I started game one with a surprisingly aggressive curve of Deadly Grub into a morph and then Scourge Devil- lining up exceptionally well against his turn 3 Forbidden Alchemy. A mid-combat Wild Hunger provides great value on his first block, but he soon stabilizes at 7 life thanks to a Rathi Trapper and a heavily-delved Death Rattle. At 6 mana he taps out for a 4/4 Nightmare, losing the tap ability of the trapper for a turn. With wild hunger in the graveyard my devil and morph represent lethal, and he’s forced to block with the nightmare immediately and still drop to 3 life. The following turn he Vapor Snare’s my tapped morph and then makes the fateful decision to attack me with the trapper, commenting that he doesn’t think I have haste and needs to deal some damage. The unearthed devil (cough haste) attacks past the tapped morph and trapper for a rather undeserved win.
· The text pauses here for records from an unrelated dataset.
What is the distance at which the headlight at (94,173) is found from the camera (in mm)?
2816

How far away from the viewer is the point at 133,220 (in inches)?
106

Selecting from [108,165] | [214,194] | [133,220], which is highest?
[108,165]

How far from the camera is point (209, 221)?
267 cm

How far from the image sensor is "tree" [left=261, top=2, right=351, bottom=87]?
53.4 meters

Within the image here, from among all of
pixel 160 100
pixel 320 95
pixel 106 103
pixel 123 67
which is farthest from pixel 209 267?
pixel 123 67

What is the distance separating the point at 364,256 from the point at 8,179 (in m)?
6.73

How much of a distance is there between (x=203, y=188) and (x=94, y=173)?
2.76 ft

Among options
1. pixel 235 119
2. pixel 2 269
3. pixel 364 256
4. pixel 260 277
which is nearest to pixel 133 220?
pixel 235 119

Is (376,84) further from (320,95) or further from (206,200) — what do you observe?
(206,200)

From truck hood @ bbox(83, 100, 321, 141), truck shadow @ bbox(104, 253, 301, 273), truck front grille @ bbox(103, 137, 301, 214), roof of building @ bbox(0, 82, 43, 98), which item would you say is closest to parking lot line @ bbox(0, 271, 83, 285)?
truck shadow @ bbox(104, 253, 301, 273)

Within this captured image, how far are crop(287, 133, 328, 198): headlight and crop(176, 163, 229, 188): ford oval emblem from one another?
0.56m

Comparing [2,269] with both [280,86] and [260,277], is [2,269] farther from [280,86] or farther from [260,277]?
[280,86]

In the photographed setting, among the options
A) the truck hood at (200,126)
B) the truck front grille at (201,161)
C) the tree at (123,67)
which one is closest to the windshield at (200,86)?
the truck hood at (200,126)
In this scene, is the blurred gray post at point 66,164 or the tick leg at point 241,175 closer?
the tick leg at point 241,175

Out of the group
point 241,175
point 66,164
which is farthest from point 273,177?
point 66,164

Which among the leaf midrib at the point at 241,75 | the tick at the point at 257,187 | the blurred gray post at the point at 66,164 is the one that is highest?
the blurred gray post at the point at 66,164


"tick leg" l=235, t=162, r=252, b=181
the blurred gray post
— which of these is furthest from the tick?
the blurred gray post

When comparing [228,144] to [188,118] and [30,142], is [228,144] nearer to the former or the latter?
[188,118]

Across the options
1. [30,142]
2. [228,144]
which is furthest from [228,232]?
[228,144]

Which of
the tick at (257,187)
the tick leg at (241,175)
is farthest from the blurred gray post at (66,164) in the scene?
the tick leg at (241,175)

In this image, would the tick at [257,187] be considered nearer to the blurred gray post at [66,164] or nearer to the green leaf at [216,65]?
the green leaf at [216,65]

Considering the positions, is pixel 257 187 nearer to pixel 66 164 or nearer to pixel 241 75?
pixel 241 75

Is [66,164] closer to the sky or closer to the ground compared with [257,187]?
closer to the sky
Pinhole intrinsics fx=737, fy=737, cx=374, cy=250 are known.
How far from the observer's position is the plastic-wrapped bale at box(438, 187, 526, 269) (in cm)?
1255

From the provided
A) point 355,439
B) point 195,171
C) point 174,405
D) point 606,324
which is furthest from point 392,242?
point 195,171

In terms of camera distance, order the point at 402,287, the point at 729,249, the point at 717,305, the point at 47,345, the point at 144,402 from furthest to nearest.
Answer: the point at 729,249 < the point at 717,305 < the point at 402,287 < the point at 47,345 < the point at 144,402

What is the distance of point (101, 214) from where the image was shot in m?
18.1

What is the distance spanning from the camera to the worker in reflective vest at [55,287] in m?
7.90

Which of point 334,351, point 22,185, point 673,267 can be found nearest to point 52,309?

Game two saw a parade of awkward board states and interactions. He opened with Death’s-Head Buzzard which invalidated my plan of turn 3 Vulshok Sorcerer, so I played a morph instead. He then plays Putrid Cyclops scrying away the top card and revealing Strongarm Tactics. I miss my land drop and swing hoping he blocks the morph with the cyclops - he does, and a fireball on the buzzard provides a board wipe and some breathing room. He smiles and plays Mirror-Mad Phantasm (“I wanted that buzzard dead!”) and then I smile and play the Vulshok Sorcerer (“so did I!”). Good times all around, but I am stuck on 3 lands with no green mana for an unholy number of turns and in the end despite my excellent answer to the phantasm some morphs and a Grixis Slavedriver put me out of my misery.

Game three starts off poorly as I mulligan to five. His turn 2 Distress takes my Fireball. I play my morph, he responds with Death’s-Head Buzzard. He doesn’t trade with the morph so I put my sideboarded Decomposition on the buzzard and pass - he lets it die and loses two life. Then the most unholy sequence of the night takes place as he casts Strongarm Tactics and discards Nightshade Assassin triggering madness, while I discard mountain and take 4 (keeping Wild Hunger). I expect the full blowout of the assassin trigger killing my morph, but he declines to reveal any cards saying its “not enough”. Once it was safely my turn again, I pointed out that the buzzard death trigger had already put my morph down to a 1/1 and a single black card would have done the trick. This time his play error was not to lead me to victory, as a Mirror-Mad Phantasm makes a mockery of my morph and safely puts the game away.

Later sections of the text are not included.